Exactly the lines from the opening of the records through the line containing "2 Pon una mecha" should be copied, with both included.

== == ==

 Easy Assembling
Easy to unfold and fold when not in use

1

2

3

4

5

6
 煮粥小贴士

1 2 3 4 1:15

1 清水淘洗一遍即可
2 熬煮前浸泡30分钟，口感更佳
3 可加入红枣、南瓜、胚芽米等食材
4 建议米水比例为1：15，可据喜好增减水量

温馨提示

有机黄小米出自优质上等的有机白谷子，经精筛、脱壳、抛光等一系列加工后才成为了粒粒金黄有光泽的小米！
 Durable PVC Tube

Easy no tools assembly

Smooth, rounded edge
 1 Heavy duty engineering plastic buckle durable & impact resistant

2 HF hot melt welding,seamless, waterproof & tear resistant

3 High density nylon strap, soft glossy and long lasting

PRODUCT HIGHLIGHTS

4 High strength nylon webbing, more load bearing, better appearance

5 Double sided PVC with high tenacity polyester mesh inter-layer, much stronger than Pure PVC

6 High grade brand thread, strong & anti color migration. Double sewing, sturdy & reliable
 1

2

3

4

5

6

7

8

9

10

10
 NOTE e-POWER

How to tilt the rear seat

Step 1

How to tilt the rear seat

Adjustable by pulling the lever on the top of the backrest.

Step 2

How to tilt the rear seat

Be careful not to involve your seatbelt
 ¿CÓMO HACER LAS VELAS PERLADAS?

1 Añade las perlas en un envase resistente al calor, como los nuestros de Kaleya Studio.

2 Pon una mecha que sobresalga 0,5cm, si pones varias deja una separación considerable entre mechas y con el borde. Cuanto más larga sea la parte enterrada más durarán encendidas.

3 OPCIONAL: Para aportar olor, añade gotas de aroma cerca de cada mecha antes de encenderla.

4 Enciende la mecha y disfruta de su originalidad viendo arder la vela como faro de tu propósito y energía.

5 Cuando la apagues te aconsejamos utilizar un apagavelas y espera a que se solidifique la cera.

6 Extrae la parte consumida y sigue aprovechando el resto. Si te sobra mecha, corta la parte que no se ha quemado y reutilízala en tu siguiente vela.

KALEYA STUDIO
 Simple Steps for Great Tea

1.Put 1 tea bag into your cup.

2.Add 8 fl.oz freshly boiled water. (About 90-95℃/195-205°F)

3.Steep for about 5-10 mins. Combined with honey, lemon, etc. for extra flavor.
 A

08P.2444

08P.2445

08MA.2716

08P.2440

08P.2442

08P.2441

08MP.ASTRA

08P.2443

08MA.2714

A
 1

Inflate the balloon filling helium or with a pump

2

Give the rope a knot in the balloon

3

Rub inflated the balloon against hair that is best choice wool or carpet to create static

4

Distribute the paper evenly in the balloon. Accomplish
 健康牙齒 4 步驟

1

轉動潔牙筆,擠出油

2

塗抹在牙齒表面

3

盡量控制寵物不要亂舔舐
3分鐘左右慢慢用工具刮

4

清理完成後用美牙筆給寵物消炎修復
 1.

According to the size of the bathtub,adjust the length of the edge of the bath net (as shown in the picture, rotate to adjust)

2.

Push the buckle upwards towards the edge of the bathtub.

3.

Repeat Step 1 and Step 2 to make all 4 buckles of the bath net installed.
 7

== == ==

RESPONSE —
 Easy Assembling
Easy to unfold and fold when not in use

1

2

3

4

5

6
 煮粥小贴士

1 2 3 4 1:15

1 清水淘洗一遍即可
2 熬煮前浸泡30分钟，口感更佳
3 可加入红枣、南瓜、胚芽米等食材
4 建议米水比例为1：15，可据喜好增减水量

温馨提示

有机黄小米出自优质上等的有机白谷子，经精筛、脱壳、抛光等一系列加工后才成为了粒粒金黄有光泽的小米！
 Durable PVC Tube

Easy no tools assembly

Smooth, rounded edge
 1 Heavy duty engineering plastic buckle durable & impact resistant

2 HF hot melt welding,seamless, waterproof & tear resistant

3 High density nylon strap, soft glossy and long lasting

PRODUCT HIGHLIGHTS

4 High strength nylon webbing, more load bearing, better appearance

5 Double sided PVC with high tenacity polyester mesh inter-layer, much stronger than Pure PVC

6 High grade brand thread, strong & anti color migration. Double sewing, sturdy & reliable
 1

2

3

4

5

6

7

8

9

10

10
 NOTE e-POWER

How to tilt the rear seat

Step 1

How to tilt the rear seat

Adjustable by pulling the lever on the top of the backrest.

Step 2

How to tilt the rear seat

Be careful not to involve your seatbelt
 ¿CÓMO HACER LAS VELAS PERLADAS?

1 Añade las perlas en un envase resistente al calor, como los nuestros de Kaleya Studio.

2 Pon una mecha que sobresalga 0,5cm, si pones varias deja una separación considerable entre mechas y con el borde. Cuanto más larga sea la parte enterrada más durarán encendidas.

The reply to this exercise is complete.